En effet, les consommateurs susceptibles de mordre à de tels hameçons sont souvent ceux qui éprouvent le plus de difficultés financières. Dans la mesure où les produits de cartes de crédit étudiés s’adressent principalement à une clientèle qui a déjà des difficultés de paiement ou qui paie des intérêts mensuellement sur sa ou ses carte(s) de crédit, il nous apparaît évident que les règles sévères qui accompagnent ces offres (restrictions de toutes sortes, multiplication des frais, raccourcissement voire élimination des délais de grâce, hausses de taux d’intérêt, etc.) désavantagent le consommateur.

Au cours de cette recherche, nous avons également pu constater que les documents publicitaires, la sollicitation et les contrats de cartes de crédit sont, la plupart du temps, présentés de manière à exploiter les failles et les faiblesses des consommateurs. Nous sommes d’avis que, par ces stratagèmes, les émetteurs de cartes de crédit abusent de leur position dominante au détriment des consommateurs.

Finalement, nous avons pu mieux mesurer l’ampleur du système des cartes de crédit. Les cinq pratiques que nous avons étudiées font partie d’un gigantesque ensemble complexe de clauses contractuelles qui se modifient, de frais qui se multiplient, de taux d’intérêts qui varient, etc.

Essayer de rétablir le rapport de force entre les consommateurs et ces entreprises en ne ciblant que cinq pratiques commerciales, peut être comparé à donner un baiser sur le « bobo » d’un mourant. C’est un acte plein de bonne volonté qui se révélera être un coup d’épée dans l’eau. L’industrie des cartes de crédit est une industrie extrêmement puissante qui effectue un lobbying très efficace, tant au Canada qu’aux États-Unis.

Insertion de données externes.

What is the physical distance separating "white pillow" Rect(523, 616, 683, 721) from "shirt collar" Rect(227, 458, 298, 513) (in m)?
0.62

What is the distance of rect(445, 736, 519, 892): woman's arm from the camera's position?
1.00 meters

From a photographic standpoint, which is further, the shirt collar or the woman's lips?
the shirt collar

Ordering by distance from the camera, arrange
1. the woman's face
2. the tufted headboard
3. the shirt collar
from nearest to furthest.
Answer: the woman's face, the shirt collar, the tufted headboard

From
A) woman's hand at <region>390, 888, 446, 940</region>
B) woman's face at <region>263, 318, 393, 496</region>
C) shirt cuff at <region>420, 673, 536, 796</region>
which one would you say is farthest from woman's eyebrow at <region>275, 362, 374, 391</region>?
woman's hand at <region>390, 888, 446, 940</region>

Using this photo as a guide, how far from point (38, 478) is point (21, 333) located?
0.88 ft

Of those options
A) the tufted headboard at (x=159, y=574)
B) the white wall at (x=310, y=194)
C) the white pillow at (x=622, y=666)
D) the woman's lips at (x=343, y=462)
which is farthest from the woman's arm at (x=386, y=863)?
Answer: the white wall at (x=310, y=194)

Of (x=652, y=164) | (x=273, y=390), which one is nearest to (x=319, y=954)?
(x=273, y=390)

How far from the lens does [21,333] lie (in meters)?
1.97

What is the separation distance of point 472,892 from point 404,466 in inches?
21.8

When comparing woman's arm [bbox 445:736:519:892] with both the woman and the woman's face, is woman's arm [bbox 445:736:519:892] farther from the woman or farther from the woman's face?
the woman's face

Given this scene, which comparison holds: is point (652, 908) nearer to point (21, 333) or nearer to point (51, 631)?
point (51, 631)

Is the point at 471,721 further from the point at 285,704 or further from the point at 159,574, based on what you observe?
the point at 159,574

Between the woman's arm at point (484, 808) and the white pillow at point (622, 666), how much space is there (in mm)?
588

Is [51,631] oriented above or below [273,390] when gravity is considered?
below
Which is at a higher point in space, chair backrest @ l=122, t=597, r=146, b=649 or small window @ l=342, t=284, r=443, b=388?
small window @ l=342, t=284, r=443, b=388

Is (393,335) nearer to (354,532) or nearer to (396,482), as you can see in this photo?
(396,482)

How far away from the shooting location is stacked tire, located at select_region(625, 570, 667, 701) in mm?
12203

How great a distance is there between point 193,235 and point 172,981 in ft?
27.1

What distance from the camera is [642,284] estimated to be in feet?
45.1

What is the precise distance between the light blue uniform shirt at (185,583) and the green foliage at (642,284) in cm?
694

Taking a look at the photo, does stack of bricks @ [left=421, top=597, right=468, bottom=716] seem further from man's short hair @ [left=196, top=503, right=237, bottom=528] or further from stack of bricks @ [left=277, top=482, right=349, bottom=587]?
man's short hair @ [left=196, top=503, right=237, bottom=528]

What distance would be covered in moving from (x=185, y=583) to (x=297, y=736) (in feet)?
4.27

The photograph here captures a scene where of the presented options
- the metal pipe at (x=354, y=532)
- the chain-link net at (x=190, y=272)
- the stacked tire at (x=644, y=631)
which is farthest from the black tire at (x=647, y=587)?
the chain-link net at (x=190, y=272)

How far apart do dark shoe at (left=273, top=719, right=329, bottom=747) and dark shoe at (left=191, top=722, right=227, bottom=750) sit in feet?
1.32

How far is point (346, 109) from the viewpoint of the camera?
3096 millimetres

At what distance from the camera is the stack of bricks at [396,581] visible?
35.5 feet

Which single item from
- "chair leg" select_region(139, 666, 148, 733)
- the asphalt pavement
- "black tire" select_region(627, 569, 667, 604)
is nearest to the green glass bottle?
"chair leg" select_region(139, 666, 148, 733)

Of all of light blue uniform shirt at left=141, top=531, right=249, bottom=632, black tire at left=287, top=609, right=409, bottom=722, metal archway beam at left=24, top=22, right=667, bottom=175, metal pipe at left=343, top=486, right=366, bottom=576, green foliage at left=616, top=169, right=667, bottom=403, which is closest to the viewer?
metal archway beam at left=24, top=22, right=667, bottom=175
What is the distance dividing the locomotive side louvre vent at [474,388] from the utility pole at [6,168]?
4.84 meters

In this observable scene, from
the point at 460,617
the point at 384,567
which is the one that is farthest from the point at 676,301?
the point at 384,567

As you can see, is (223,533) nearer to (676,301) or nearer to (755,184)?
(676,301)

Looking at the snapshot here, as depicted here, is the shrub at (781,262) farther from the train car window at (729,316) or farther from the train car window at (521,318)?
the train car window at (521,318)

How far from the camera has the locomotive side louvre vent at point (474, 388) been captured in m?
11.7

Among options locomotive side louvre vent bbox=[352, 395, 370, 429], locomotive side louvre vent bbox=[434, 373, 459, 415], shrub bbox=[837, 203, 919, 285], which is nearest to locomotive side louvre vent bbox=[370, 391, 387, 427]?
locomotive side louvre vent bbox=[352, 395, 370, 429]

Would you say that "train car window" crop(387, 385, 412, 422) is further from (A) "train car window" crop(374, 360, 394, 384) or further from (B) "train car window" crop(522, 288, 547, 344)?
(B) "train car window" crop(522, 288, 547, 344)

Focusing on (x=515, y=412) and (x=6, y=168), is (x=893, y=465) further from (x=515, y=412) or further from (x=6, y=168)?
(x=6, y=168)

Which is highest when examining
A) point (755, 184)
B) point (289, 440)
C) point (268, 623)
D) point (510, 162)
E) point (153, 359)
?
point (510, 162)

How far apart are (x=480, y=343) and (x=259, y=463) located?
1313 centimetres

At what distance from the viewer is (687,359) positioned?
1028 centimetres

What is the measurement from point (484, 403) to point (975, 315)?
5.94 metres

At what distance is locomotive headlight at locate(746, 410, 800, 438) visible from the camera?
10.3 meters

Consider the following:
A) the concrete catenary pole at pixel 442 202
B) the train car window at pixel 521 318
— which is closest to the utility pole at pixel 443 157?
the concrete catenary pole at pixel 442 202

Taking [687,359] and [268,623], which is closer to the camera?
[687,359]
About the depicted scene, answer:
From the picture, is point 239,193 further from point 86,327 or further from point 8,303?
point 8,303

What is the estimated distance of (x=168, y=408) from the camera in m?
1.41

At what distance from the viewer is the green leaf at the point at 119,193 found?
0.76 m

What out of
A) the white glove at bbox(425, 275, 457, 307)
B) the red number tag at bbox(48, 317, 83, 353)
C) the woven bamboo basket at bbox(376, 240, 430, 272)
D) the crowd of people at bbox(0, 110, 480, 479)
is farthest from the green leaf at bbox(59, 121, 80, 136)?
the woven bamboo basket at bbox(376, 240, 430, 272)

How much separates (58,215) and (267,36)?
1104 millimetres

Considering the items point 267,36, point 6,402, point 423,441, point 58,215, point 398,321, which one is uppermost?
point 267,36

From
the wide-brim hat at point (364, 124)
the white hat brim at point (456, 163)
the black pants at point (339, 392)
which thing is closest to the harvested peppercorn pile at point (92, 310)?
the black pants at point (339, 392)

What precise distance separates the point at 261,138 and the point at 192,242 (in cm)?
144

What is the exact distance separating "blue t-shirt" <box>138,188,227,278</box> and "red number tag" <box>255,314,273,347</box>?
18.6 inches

Nous ne croyons pas qu’une simple intervention législative concernant certaines pratiques commerciales suffise à forcer l’industrie des cartes de crédit à entrer dans les rangs des commerçants responsables. Il faudra probablement que les tribunaux s’en mêlent. Et cela pourrait être très long. Option consommateurs croit donc que les provinces canadiennes doivent, à courte échéance, revoir en profondeur l’ensemble des règles relatives au crédit.

Compte tenu de l’ensemble des pratiques que nous avons observés au cours de cette recherche, nous craignons que l’histoire américaine ne se répète : lobby pour faire modifier, voire invalider les règles relatives à la protection des consommateurs et resserrer celles qui ont trait à la faillite, croissance du marché du recouvrement des créances, multiplication des frais, tentatives d’échapper à la réglementation existante en faisant prendre à la publicité des formes non réglementées ou en dissimulant de l’information dans des textes rédigés en caractères minuscules, etc.

Ce modèle d’affaires a eu les conséquences désastreuses que l’on connaît. De plus, étant donnée la quasi absence de lois et de règlements, il est très difficile pour les consommateurs américains d’obtenir réparation lorsqu’ils subissent des injustices. En effet, on ne peut dire qu’une loi a été violée lorsqu’il n’y a plus de loi.

Finalement, dans le contexte actuel de crise financière, nous ne croyons pas que la situation des Canadiens pourra être améliorée par le simple saupoudrage de quelques-unes des recommandations de ce rapport. Les recommandations que nous présentons forment un ensemble et, à notre avis, elles doivent toutes être adoptées afin d’être efficaces.